From: Filipe Manana <fdmanana@kernel.org>
To: Qu Wenruo <wqu@suse.com>
Cc: linux-btrfs@vger.kernel.org
Subject: Re: [PATCH] btrfs: avoid defragging extents whose next extents are not targets
Date: Tue, 15 Mar 2022 11:15:44 +0000 [thread overview]
Message-ID: <YjB1YO95Vycuhlzo@debian9.Home> (raw)
In-Reply-To: <795e3dee8c4789f845e5e14bfc02c992b86fa2d9.1647306224.git.wqu@suse.com>
On Tue, Mar 15, 2022 at 09:07:52AM +0800, Qu Wenruo wrote:
> [BUG]
> There is a report that autodefrag is defragging single sector, which
> is completely waste of IO, and no help for defragging:
>
> btrfs-cleaner-808 defrag_one_locked_range: root=256 ino=651122 start=0 len=4096
>
> [CAUSE]
> In defrag_collect_targets(), we check if the current range (A) can be merged
> with next one (B).
>
> If mergeable, we will add range A into target for defrag.
>
> However there is a catch for autodefrag, when checking mergebility against
> range B, we intentionally pass 0 as @newer_than, hoping to get a
> higher chance to merge with the next extent.
>
> But in next iteartion, range B will looked up by defrag_lookup_extent(),
> with non-zero @newer_than.
>
> And if range B is not really newer, it will rejected directly, causing
> only range A being defragged, while we expect to defrag both range A and
> B.
>
> [FIX]
> Since the root cause is the difference in check condition of
> defrag_check_next_extent() and defrag_collect_targets(), we fix it by:
>
> 1. Pass @newer_than to defrag_check_next_extent()

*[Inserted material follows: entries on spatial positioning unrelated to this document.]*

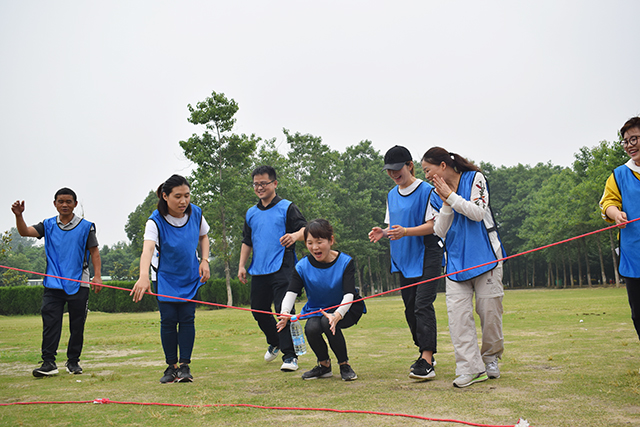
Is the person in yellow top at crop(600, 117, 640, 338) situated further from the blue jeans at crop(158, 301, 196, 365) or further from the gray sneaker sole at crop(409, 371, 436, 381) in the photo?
the blue jeans at crop(158, 301, 196, 365)

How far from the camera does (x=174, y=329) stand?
5.14 m

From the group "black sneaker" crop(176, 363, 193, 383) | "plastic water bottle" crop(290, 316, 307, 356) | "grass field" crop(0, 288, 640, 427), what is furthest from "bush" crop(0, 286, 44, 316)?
"plastic water bottle" crop(290, 316, 307, 356)

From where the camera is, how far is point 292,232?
599 centimetres

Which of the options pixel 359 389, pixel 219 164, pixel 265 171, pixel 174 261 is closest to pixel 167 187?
pixel 174 261

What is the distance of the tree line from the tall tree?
0.18ft

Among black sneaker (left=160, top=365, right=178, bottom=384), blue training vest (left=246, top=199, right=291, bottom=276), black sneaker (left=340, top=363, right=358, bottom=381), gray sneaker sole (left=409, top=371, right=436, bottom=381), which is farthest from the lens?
blue training vest (left=246, top=199, right=291, bottom=276)

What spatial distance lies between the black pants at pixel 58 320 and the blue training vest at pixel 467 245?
412 centimetres

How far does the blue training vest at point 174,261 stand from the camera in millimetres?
5066

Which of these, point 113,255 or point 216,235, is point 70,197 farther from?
point 113,255

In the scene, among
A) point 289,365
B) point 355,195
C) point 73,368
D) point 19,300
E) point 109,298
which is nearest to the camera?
point 289,365

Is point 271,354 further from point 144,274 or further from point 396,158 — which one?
point 396,158

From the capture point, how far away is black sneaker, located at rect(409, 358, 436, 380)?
439 centimetres

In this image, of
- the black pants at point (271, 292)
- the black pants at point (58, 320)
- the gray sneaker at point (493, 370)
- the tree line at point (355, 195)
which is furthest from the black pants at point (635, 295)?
the tree line at point (355, 195)

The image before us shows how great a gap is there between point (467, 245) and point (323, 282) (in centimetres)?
138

> 2. Pass @extent_thresh to defrag_check_next_extent()
>
> This makes the check between defrag_collect_targets() and
> defrag_check_next_extent() more consistent.
>
> While there is still some minor difference, the remaining checks are
> focus on runtime flags like writeback/delalloc, which are mostly
> transient and safe to be checked only in defrag_collect_targets().
>
> Issue: 423#issuecomment-1066981856
Where is the issue exactly? It's the first time I'm seeing an Issue tag
for kernel patches. Is this a github issue? If so, which repo? There are
several repos we use for btrfs:
https://github.com/btrfs/linux
https://github.com/kdave/btrfs-devel
https://github.com/kdave/btrfs-progs
https://github.com/btrfs/fstests
etc
Can't we use a Link tag with an URL? That removes any doubts where the
issue is and makes it easier to look at it.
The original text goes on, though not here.